By David Jablinowitz, World Israel News
Prime Minister Benjamin Netanyahu and Russian President Vladimir Putin spoke by phone Thursday and discussed regional developments, said the Prime Minister’s Office in Jerusalem, adding that the two leaders agreed to meet again soon.
Netanyahu and Putin were to have met Thursday in Russia, but an announcement was made just one day ahead of time that the summit was being postponed.
The encounter would have been the first official meeting since a Russian military plane was downed by Syrian air defenses in September, an incident for which Moscow said that Israel was ultimately to blame.
Word of the phone conversation which took place with Putin sent a message that Netanyahu is still handling the crucial security issues facing Israel, but the political deadline facing the prime minister ultimately forced him to stay home.

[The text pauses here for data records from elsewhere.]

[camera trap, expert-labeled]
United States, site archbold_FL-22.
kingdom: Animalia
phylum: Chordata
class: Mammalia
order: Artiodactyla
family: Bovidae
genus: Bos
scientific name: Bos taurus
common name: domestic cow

Thursday was the final day for submitting party lists for the April 9th parliamentary election in Israel.
The prime minister’s concern has centered around public opinion polls which continue to show that the parties comprising the current government coalition would not garner a Knesset majority in the upcoming ballot. He pressured smaller right-wing parties into joining forces to avoid a split that would waste votes in favor of the center-left.

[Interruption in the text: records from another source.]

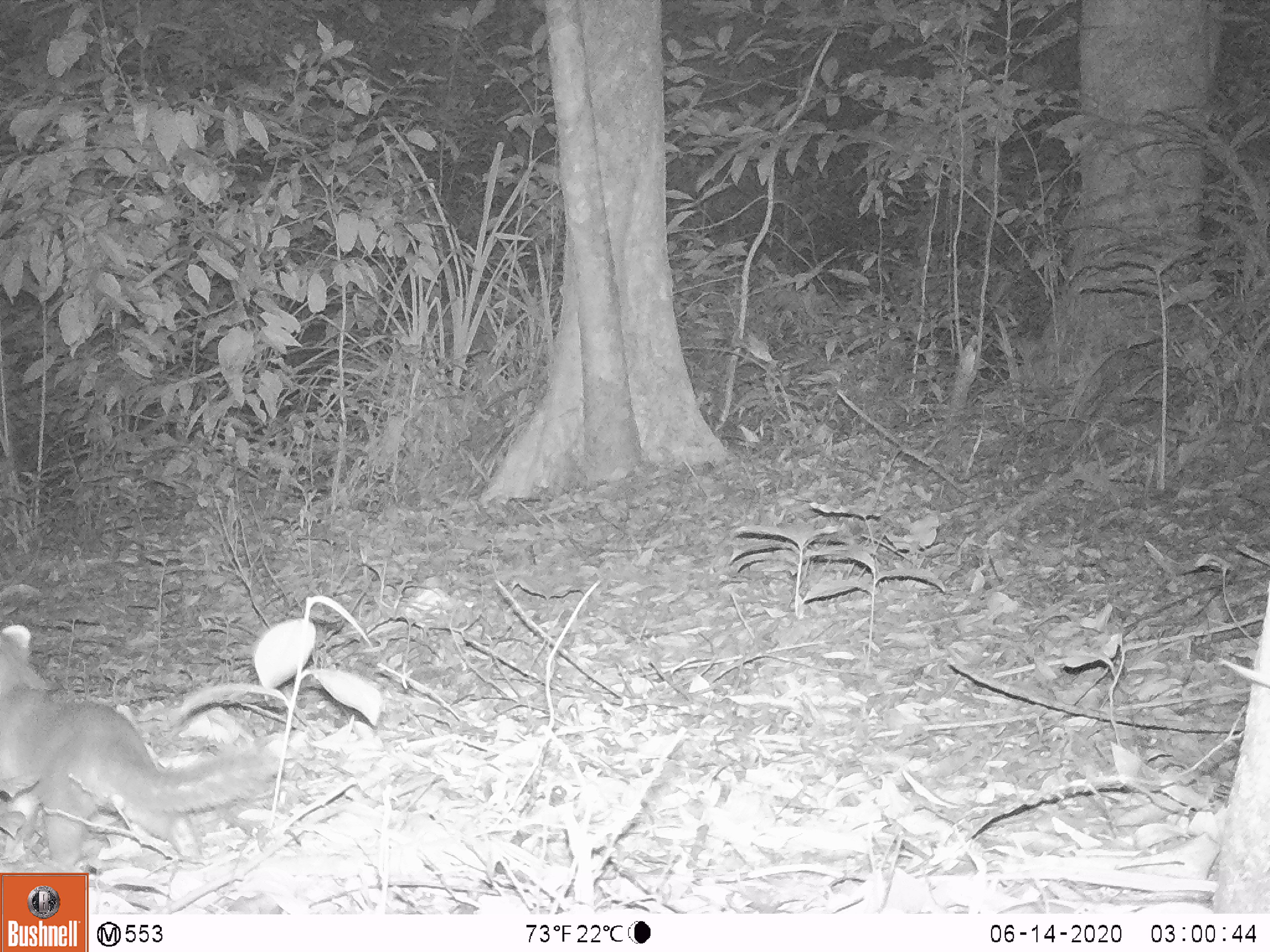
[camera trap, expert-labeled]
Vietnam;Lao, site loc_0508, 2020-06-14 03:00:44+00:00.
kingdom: Animalia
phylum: Chordata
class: Mammalia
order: Carnivora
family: Mustelidae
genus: Melogale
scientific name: Melogale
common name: ferret badger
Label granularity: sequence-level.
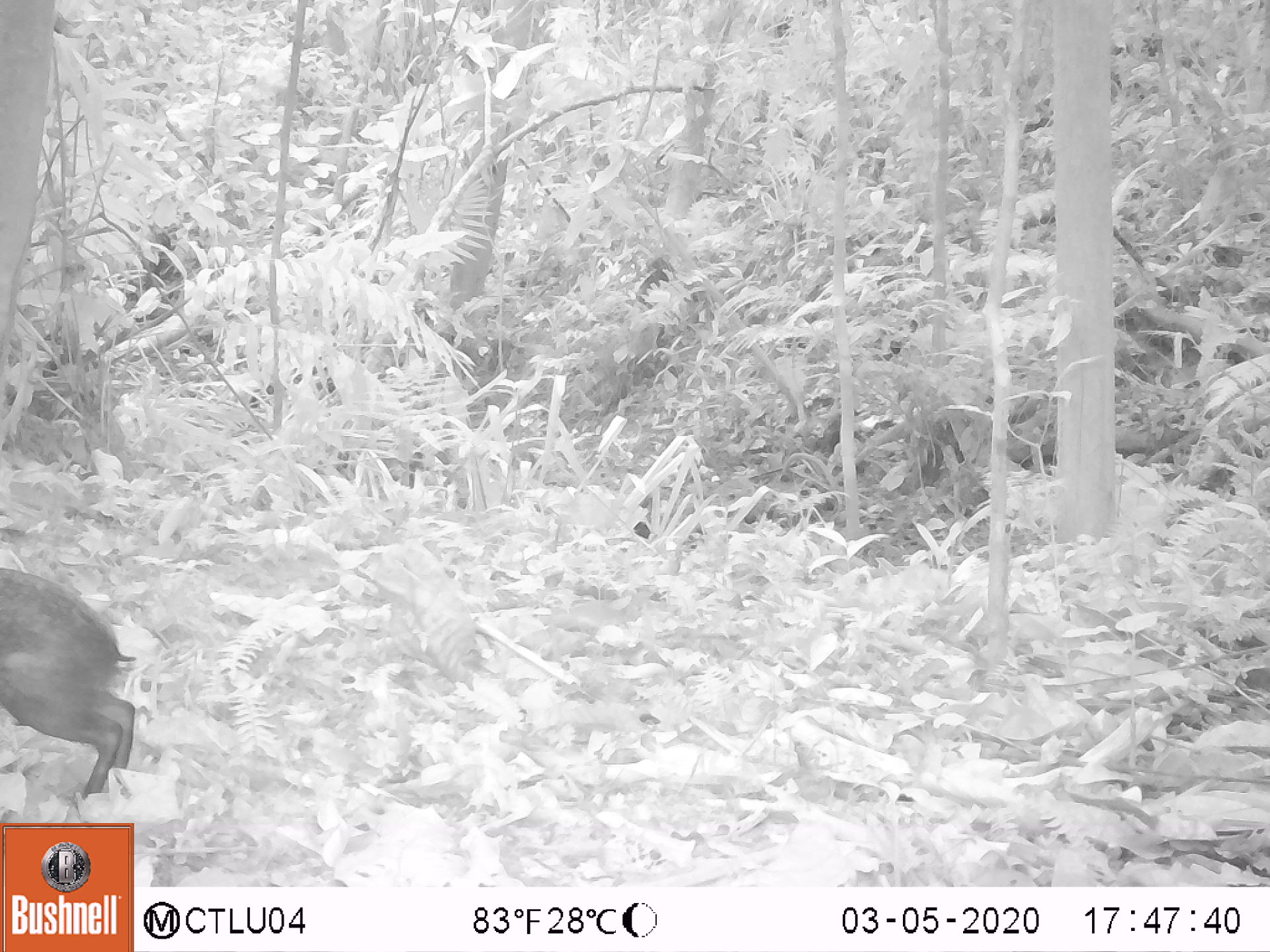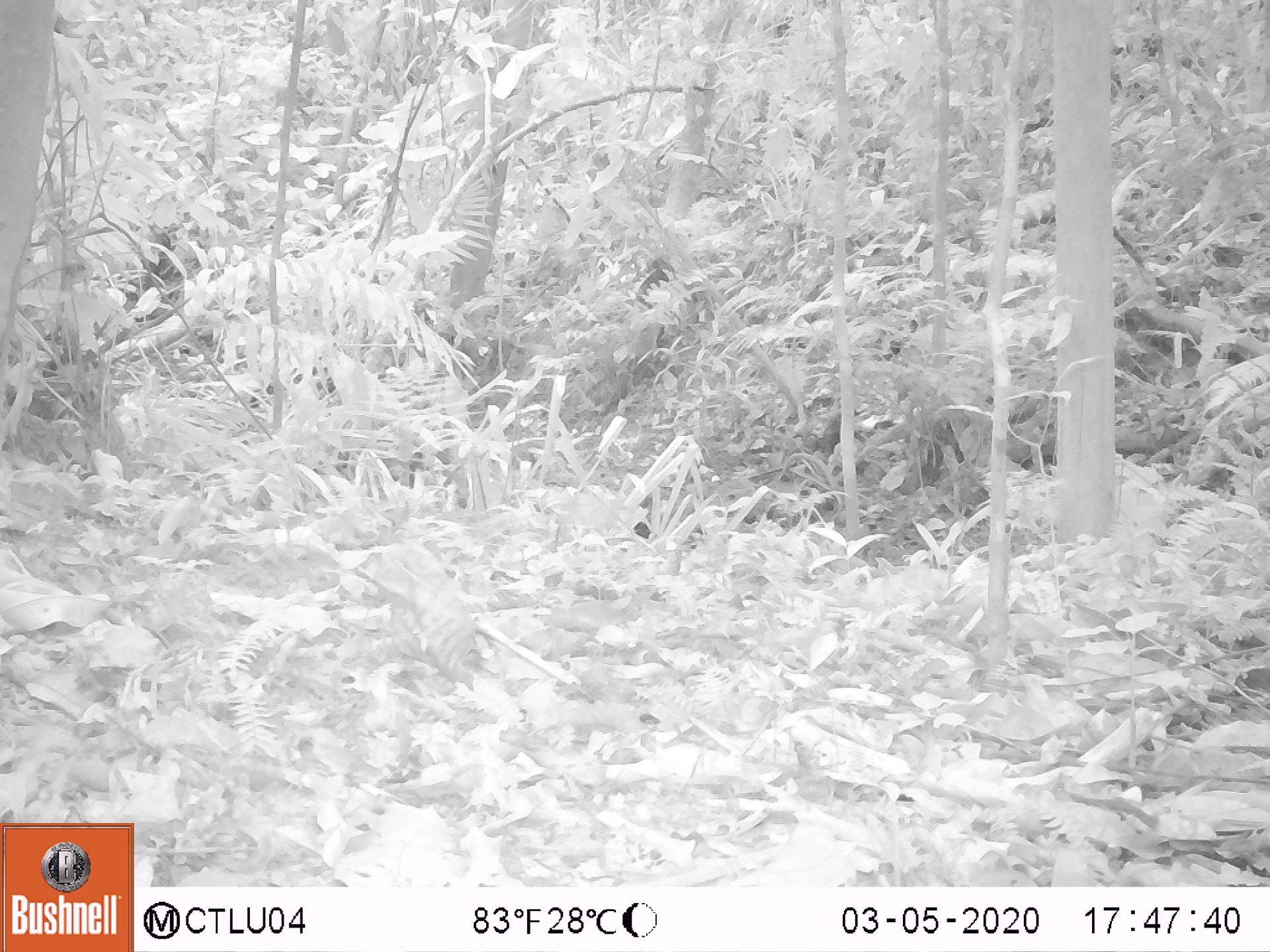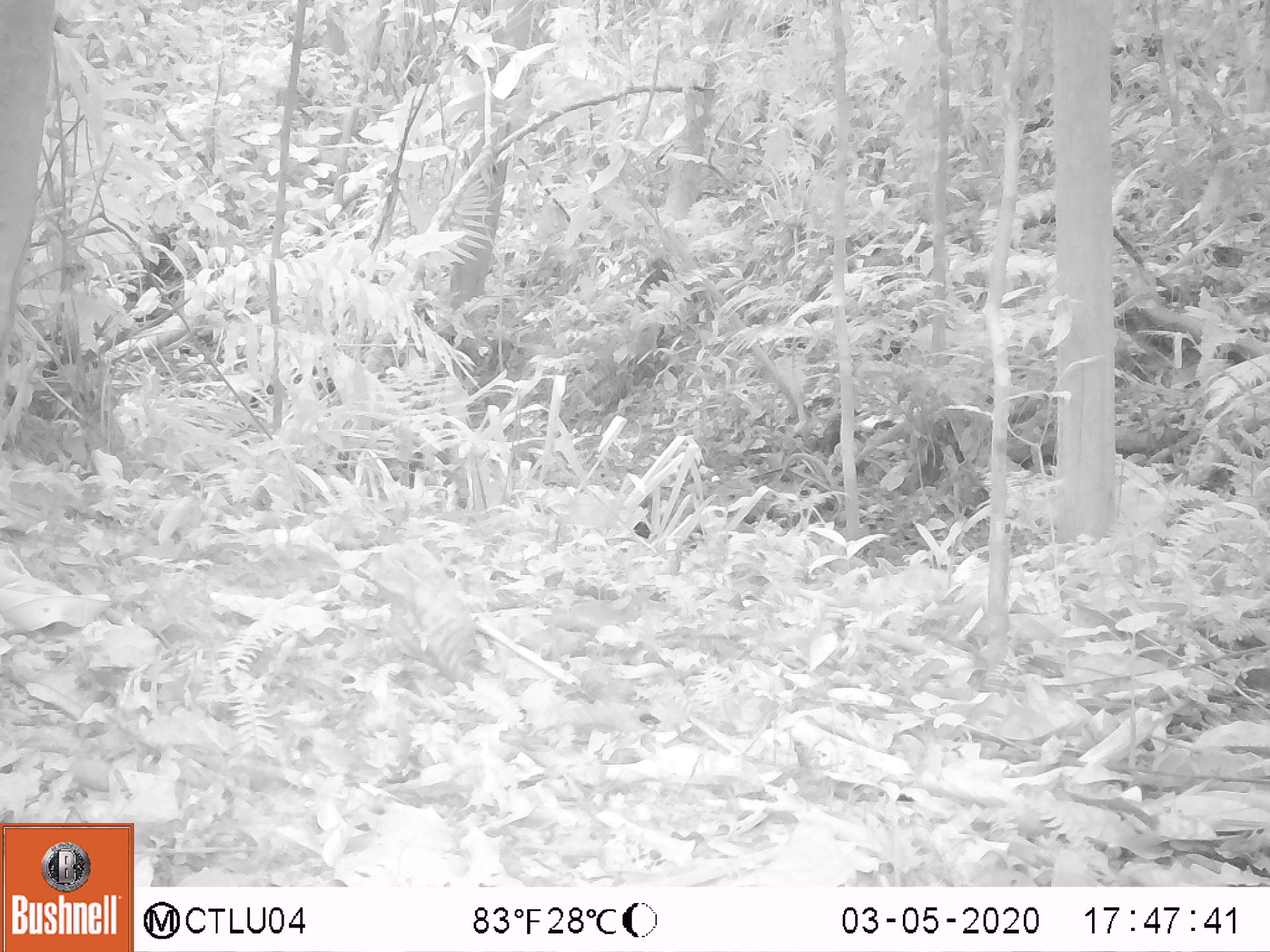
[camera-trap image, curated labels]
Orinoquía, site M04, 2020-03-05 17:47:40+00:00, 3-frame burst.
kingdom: Animalia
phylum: Chordata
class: Mammalia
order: Rodentia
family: Dasyproctidae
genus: Dasyprocta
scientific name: Dasyprocta fuliginosa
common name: black agouti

On Wednesday night, Jewish Home – flirting with parliamentary extinction, according to the polls – agreed to a joint list with the further-right Otzma Yehudit (“Jewish Strength”) party.
However, early Thursday morning, leading names on the center-left also agreed to a unified list.

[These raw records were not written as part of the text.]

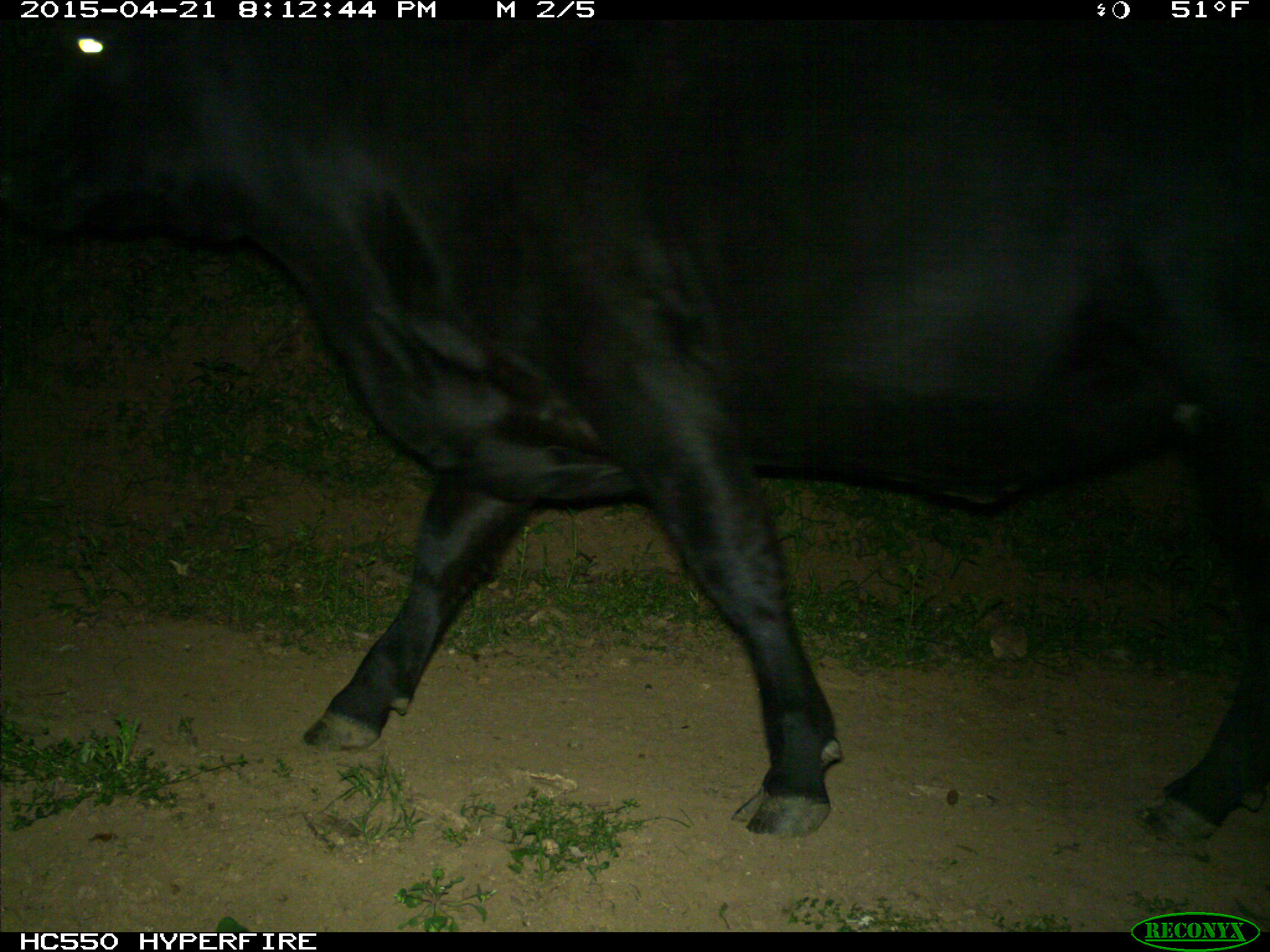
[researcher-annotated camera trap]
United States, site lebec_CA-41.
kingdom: Animalia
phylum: Chordata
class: Mammalia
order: Artiodactyla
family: Bovidae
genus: Bos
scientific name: Bos taurus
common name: domestic cow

According to a public opinion poll released Wednesday before the latest merger developments, the current government coalition parties receiving a combined 59 seats in the 120-seat Knesset.
The largest party, according to the Panels Politics/Walla poll, remained Netanyahu’s Likud with 31 seats. Israel Resilience and Yesh Atid were polled separately, before the announcement of a joint list, gaining 19 and 13 seats respectively, which would mean edging out the Likud by one seat running together, though pundits say that future polls will better assess the impact of the decision by those two parties to compete together.
In the meantime, the prime minister was continuing to receive calls from others on the right to unite the Likud with smaller parties of a similar ideology to further help his own cause.